Araştırmalar kritik seviyenin 200-cesaret olduğunu, ölçümü 200’ün altında çıkan duyguların düşüncelerin, durumların kişiyi ve çevresini zayıflattığını , yorduğunu, aşağıya çektiğini ortaya çıkartmış.

Bir başka ilgi çekici bulgu da , yüksek bilinç titreşimlerinin şaşırtıcı sayıda düşük titreşimi dengelediği yönünde . Bireylerden herhangi birinin bilinç titreşimi yükseldiğinde , çok sayıda düşük titreşimli bilinci etkileyip dengeleme imkanı olması .

Şöyle ki:

300 seviyesindeki bir kişi 200’ün altındaki 90.000 kişiyi,

400 seviyesindeki bir kişi 200’ün altındaki 400.000 kişiyi,

500 seviyesindeki bir kişi 200’ün altındaki 750.000kişiyi,

600 seviyesindeki bir kişi 200’ün altındaki 10 milyon kişiyi,

700 seviyesindeki bir kişi ise 200’ün altındaki 70 milyon kişiyi dengelediği görülmüş.

Pozitif ve her şeyi olduğu gibi kabullenen mutlu bir insanın yaydığı enerji, 90.000 insanın yaydığı düşük enerjiyi dengelemektedir.

Sevgiyi gerçek anlamda yaşayan bir insanın yaydığı enerji,750.000 insanın yaydığı düşük enerjiyi dengelemektedir.

Barış ve huzur içinde yaşayan bir insanın yaydığı enerji,10 milyon insanın yaydığı düşük enerjiyi dengelemektedir.

Mevlanalığı yaşayan bir insanın yaydığı enerji,70 milyon insanın yaydığı düşük enerjiyi dengelemektedir.

Peygamber, Buda seviyesinde yaşayan bir insanın yaydığı enerji ise tüm insanlığın yaydığı düşük enerjiyi dengelemektedir…



Yapılan araştırmalar ve sonuç teyitleri yıllar sürmüş ve yüz binlerce denek üzerinde çalışılmış.

Hawkins, insanlığın %85’inin 200’ün altında titreştiğini, son dönemde insanlığın ortalama farkındalık seviyesinin 204’e ulaştığını, yani negatif-pozitif sınırını aştığını, ancak insanın anlamlı bir şekilde tatmininin 250’nin altında gerçekleşemediğini yazmaktadır.

Bireyler gibi, toplumların ve kültürlerin, ülkelerin, coğrafyaların da titreşim seviyeleri var.
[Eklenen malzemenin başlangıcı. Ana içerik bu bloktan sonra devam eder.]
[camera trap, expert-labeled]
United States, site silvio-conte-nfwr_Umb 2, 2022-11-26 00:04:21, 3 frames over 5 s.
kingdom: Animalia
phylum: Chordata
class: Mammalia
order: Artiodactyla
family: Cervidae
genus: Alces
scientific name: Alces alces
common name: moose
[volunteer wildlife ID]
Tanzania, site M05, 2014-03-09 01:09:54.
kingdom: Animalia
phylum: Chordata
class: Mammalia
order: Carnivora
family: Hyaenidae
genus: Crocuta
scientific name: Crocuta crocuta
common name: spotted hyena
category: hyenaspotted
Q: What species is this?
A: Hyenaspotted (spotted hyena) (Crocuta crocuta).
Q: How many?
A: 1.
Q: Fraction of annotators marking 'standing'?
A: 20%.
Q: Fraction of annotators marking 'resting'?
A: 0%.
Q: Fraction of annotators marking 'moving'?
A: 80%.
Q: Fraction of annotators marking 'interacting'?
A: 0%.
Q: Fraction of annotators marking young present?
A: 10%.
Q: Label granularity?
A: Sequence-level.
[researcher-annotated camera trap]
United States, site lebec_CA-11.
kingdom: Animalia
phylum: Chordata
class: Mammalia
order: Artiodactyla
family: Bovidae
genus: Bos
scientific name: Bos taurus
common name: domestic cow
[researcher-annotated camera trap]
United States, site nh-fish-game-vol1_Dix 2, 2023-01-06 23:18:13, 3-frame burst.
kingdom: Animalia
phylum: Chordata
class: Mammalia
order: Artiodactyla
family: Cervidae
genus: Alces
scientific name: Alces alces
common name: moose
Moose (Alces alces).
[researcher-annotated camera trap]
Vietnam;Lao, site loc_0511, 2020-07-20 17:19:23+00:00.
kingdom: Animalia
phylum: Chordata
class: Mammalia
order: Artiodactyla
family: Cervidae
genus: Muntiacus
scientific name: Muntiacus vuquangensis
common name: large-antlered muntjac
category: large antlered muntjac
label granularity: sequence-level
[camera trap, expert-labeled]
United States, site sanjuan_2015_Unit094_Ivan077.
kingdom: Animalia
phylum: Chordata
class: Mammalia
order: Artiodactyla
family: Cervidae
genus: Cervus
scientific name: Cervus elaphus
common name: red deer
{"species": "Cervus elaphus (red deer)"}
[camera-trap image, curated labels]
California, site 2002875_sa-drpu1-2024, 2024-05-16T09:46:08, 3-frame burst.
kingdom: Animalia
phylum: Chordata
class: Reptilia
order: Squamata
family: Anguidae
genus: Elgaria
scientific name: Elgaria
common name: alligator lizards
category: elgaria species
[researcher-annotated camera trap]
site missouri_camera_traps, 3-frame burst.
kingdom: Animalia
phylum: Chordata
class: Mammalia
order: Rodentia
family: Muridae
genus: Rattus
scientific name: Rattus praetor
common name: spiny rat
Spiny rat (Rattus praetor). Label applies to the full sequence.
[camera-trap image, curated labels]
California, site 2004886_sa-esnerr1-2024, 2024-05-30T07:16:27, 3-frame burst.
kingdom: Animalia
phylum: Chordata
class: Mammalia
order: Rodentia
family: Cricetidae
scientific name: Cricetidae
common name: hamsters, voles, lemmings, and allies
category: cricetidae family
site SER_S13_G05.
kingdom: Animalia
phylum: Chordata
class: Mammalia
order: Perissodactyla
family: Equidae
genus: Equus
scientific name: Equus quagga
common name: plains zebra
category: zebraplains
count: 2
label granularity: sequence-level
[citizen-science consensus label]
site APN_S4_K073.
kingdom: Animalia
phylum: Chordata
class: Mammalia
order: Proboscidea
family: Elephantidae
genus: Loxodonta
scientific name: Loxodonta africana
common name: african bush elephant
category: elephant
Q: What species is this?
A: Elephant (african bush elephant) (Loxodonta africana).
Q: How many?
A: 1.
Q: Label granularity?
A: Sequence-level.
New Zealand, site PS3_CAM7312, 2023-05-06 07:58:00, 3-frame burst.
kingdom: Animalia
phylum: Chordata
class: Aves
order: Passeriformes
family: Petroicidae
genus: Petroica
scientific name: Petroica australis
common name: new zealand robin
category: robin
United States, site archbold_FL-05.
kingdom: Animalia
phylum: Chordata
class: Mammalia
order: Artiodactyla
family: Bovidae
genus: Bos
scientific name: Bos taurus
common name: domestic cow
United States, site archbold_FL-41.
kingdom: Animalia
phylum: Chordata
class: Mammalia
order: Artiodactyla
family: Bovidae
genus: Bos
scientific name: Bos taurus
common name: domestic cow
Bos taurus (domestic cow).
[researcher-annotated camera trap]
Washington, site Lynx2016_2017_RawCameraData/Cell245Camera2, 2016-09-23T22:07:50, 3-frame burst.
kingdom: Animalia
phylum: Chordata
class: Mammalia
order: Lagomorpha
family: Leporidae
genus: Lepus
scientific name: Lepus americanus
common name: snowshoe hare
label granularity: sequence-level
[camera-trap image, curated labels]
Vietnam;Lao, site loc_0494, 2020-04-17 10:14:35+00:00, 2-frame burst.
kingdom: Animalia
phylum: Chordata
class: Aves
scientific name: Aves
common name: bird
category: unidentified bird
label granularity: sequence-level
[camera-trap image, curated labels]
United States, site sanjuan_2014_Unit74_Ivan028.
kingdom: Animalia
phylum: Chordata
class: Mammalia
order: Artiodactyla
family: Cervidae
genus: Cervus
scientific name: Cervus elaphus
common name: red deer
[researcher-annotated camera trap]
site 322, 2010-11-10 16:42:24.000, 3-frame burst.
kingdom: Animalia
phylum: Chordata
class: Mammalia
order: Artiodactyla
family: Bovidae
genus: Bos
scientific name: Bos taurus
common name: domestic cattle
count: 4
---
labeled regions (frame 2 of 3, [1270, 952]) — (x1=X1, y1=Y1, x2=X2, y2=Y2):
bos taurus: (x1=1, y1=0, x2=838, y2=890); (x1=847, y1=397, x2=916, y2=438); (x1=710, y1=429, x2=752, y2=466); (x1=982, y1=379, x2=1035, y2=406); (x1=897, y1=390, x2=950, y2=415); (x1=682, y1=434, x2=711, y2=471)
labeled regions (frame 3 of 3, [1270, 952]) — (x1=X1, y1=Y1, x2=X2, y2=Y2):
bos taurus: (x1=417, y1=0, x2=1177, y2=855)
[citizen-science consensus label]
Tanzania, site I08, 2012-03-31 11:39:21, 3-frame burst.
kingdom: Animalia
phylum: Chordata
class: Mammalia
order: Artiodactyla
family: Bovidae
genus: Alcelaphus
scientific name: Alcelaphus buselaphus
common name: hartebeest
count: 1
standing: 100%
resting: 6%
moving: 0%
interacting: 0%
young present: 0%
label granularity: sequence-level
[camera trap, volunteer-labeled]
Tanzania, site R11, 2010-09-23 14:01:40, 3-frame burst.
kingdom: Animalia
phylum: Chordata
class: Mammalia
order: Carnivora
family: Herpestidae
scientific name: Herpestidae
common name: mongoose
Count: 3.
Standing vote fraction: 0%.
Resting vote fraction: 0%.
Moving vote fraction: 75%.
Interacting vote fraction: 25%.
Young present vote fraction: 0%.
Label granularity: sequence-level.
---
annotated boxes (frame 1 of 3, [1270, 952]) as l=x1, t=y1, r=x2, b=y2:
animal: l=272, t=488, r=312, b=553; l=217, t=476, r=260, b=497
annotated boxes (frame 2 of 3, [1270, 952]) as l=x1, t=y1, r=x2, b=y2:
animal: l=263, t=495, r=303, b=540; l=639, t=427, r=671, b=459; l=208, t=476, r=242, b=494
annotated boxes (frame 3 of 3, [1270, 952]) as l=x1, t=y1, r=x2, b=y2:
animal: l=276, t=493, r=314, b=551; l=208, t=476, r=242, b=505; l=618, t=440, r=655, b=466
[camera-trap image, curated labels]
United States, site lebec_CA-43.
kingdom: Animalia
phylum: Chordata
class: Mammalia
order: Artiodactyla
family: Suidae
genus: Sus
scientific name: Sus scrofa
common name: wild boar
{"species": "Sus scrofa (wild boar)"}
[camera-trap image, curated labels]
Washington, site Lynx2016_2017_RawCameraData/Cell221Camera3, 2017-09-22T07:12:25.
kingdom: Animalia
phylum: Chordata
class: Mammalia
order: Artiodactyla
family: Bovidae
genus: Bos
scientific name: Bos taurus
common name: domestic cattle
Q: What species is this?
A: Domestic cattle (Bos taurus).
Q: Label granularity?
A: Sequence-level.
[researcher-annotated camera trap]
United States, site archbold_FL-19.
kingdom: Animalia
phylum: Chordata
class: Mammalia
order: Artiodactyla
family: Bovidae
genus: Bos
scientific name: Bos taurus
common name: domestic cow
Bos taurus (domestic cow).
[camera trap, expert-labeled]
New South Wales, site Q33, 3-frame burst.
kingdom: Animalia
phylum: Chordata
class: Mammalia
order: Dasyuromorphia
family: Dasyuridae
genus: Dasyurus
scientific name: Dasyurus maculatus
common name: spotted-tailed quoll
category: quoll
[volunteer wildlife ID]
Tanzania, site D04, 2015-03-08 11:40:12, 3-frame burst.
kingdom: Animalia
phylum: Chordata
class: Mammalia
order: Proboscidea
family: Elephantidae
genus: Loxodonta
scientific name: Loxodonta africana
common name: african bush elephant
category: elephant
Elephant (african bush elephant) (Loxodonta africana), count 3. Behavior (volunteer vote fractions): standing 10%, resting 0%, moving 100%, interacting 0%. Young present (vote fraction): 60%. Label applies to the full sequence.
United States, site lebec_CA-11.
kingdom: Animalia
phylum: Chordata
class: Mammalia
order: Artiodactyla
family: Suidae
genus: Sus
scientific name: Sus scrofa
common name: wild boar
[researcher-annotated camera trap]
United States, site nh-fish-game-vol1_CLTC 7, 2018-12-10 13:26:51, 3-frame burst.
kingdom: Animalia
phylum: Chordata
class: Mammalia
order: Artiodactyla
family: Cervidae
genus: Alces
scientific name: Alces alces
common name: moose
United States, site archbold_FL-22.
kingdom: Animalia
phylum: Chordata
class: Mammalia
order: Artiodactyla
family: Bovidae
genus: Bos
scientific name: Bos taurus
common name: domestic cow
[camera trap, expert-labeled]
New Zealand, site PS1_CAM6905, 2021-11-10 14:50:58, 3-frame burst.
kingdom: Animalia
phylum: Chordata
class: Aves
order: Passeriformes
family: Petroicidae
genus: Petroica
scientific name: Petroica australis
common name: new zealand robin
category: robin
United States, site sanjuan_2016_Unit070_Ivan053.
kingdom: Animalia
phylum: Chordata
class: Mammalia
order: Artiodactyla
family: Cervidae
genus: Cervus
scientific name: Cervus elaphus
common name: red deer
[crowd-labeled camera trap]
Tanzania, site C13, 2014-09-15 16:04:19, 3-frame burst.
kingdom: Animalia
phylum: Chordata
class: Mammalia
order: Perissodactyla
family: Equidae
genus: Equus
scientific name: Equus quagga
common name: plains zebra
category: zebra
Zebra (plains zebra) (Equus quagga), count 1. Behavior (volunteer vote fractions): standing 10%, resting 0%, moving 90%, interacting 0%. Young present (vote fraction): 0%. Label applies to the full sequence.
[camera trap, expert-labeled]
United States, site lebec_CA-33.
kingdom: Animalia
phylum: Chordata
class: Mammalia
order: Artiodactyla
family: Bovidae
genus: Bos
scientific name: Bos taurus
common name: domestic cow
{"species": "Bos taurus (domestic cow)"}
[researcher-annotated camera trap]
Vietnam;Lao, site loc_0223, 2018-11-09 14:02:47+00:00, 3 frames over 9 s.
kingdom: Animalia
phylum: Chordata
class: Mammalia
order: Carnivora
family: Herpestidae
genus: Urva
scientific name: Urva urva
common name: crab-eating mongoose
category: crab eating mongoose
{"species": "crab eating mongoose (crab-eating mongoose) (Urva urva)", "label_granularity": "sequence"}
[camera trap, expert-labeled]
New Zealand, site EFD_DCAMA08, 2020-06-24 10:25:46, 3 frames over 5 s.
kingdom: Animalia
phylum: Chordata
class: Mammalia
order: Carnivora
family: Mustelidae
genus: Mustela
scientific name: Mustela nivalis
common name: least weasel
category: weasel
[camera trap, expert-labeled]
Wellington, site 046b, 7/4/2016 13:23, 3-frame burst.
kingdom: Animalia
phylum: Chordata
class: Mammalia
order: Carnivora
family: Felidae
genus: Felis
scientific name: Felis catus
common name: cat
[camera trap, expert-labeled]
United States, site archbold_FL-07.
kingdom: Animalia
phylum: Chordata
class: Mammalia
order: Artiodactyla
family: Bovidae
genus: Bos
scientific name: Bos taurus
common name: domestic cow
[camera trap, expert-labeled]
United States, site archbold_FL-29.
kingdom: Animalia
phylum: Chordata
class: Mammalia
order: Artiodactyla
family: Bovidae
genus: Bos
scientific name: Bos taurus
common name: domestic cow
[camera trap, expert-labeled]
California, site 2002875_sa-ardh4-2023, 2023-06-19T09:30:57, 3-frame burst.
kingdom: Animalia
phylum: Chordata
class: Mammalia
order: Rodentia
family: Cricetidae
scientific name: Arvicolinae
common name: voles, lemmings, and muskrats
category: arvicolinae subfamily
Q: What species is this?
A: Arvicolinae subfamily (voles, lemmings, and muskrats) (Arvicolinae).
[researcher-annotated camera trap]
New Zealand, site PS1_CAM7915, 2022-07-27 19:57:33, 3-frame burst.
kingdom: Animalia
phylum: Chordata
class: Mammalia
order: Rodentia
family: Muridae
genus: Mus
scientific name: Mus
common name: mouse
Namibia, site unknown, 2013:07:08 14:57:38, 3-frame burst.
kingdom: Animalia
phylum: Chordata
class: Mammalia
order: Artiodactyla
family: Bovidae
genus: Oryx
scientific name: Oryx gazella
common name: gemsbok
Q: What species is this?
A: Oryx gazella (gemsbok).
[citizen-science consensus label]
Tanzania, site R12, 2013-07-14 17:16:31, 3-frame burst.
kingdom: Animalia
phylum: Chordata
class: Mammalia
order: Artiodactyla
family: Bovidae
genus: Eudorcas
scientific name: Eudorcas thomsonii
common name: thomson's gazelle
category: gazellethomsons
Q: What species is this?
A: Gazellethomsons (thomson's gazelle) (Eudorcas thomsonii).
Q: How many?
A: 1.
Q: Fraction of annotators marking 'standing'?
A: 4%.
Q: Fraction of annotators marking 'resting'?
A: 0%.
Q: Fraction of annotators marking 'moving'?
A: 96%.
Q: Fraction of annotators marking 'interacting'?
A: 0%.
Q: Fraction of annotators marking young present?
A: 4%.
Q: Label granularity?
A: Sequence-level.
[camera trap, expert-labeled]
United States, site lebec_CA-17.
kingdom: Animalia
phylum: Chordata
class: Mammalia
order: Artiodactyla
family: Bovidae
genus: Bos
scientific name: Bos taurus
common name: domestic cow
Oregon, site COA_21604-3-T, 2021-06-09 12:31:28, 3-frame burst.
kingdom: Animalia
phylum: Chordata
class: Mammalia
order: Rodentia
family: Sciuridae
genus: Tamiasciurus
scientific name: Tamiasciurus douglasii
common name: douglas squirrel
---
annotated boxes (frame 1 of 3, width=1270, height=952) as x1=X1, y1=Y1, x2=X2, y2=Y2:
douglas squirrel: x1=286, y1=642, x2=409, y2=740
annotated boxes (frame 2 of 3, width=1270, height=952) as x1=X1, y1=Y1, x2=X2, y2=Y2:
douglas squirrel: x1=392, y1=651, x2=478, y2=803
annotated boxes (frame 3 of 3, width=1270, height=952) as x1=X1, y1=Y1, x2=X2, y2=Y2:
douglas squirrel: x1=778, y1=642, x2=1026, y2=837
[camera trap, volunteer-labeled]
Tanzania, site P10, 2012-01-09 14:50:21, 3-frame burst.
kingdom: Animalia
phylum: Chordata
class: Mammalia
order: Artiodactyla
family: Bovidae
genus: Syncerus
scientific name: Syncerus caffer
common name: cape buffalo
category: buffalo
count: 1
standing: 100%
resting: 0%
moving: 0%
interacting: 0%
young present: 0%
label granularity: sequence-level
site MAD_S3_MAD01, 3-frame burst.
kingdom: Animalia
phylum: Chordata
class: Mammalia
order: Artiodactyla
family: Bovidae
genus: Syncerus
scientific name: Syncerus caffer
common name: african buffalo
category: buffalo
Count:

Bu titreşimler , o alanda yaşayan insanlar, bitkiler , toprak, hava, eşyalar, binalar vs tarafından oluşturulmaktadır. 200’ün altındaki enerji alanları, açlık, kıtlık ve hastalıkların çok yaşandığı, cahillik ve işsizliğin çok olduğu, ilkel şartlara sahip ortamlardır. Tatmin edici bir yaşam 250’lerde başlamaktadır. 300’lerde teknolojik ve ekonomik olarak çok gelişmiş bir toplum mümkün olmakta, 400’lerde ise yüksek bir eğitim, bilgi, kültür ve sanat seviyesi yaşanacaktır. 500, başka bir büyük sıçramanın gerçekleştiği bir eşiktir. 500’lerin sonlarında toplum artık ruhsal bir toplum haline gelmektedir. 600, bütün topluma şefkat ve sevginin hâkim olduğu, bütün eylemleri sevginin yönlendirdiği bir seviyedir.

Şimdi tablonun 200’ün altında kalan ve 200’ün üstünde kalan kısımlarına tekrar göz atalım . Sonra dönüp içimize, düşüncelerimize, sözlerimize, dualarımıza bakalım . Biz acaba bu tablonun neresindeyiz. Yaşadığımız yeri, mahalleyi, kenti, ülkeyi, dünyayı iyileştirmek için bizim üzerimize düşen nedir ?

Kaynak : Power vs Force – An Anatomy of Consciousness

Dr. David Hawkins
 
Bu siteyi kullanmak için çerezler gereklidir. Siteyi kullanmaya devam etmek için onları kabul etmelisiniz. Daha Fazlasını Öğren.…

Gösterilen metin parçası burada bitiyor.